According to CNN: DeLay Out, Boehner In, Still Corrupt

February 2nd, 2006 4:21 PM
As soon as Rep. John Boehner was elected Majority Leader by his Republican colleagues in the House, CNN issued the following news release. Read it for yourself, and tell me if it sounds like the Democrats wrote it for them:
Boehner elected House majority leader

GOP representatives choose Ohio lawmaker to succeed DeLay

-- House Republicans on Thursday elected U.S. Rep. John Boehner of Ohio as majority leader.

He upset Rep. Roy Blunt of Missouri in a 122-109 vote on the second ballot. Rep. John Shadegg of Arizona dropped out of the running after the first ballot.

Party rules forced Rep. Tom DeLay of Texas to step down as majority leader in December after he was indicted on money laundering and conspiracy charges in his home state.
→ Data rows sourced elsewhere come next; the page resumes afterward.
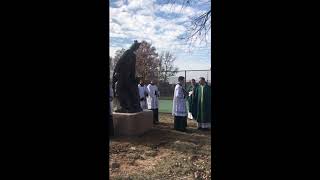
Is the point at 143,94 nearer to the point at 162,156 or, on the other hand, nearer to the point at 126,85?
the point at 126,85

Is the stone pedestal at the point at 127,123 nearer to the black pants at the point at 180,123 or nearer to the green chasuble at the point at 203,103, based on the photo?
the black pants at the point at 180,123

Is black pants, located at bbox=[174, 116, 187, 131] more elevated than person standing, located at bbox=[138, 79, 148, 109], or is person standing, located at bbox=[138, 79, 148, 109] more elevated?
person standing, located at bbox=[138, 79, 148, 109]

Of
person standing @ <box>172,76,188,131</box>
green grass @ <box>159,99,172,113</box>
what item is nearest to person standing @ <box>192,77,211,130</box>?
person standing @ <box>172,76,188,131</box>

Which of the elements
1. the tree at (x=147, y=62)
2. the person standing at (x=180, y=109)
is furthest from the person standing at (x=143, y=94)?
the tree at (x=147, y=62)

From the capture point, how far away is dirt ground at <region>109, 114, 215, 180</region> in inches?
199

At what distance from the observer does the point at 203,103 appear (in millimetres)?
9359

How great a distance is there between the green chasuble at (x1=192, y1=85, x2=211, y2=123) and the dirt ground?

DeLay announced January 7 that he would not try to reclaim the House majority leader post, although he said he will seek re-election in his Texas district in November.
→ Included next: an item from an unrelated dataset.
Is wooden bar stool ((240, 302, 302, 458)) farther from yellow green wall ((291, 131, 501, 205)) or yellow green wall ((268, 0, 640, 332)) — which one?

DeLay also has ties to lobbyist Jack Abramoff, who agreed to a plea deal with federal prosecutors on January 3. Abramoff was charged with conspiracy, fraud and tax evasion.
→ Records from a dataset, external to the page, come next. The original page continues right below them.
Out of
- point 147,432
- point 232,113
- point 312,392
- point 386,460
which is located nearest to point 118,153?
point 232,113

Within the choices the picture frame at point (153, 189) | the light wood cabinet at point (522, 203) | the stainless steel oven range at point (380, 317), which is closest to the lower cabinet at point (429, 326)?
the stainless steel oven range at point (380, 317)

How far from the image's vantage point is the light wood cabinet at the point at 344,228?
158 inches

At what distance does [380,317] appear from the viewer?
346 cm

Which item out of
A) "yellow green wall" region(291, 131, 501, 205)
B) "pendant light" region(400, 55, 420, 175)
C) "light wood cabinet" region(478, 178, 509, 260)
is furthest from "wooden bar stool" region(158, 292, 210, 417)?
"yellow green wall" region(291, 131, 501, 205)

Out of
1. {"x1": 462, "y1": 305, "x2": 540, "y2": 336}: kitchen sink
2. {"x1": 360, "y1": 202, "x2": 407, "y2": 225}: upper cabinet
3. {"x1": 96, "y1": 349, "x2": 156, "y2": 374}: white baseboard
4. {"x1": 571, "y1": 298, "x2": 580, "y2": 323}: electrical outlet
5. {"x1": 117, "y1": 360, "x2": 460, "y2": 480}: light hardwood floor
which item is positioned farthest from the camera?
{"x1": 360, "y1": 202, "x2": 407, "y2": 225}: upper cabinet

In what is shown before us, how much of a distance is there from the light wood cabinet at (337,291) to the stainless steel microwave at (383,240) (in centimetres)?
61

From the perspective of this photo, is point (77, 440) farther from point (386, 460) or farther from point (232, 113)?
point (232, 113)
In addition to DeLay's charges, House Republicans also have been hit by the Abramoff lobbying scandal, and candidates vying for majority leader promised to implement ethics reforms.

The race appeared to turn on the desire for members to present a fresh face to the public and distance themselves from Washington's K Street, or lobbyist, community.

Blunt was a part of DeLay's leadership team and has ties to K Street.

Going into the 2006 elections, House Republicans enjoy a 232-203 majority over Democrats, and there's one independent.

The Democratic leadership have accused the GOP of a "culture of corruption," and their candidates plan to make ethics a main issue in this year's campaigns.

A CNN poll conducted January 20-22 found that 40 percent of those interviewed believed that Democrats would do a better job of dealing with corruption, while 32 percent believed that Republicans would do a better job.

Nineteen percent believe there was no difference between the parties as far as corruption issues. The results were based on interviews with 506 Americans and had a plus or minus margin of error of 4 percent.
I have no problem with their decision to add context to the story by describing when and why Tom Delay stepped down.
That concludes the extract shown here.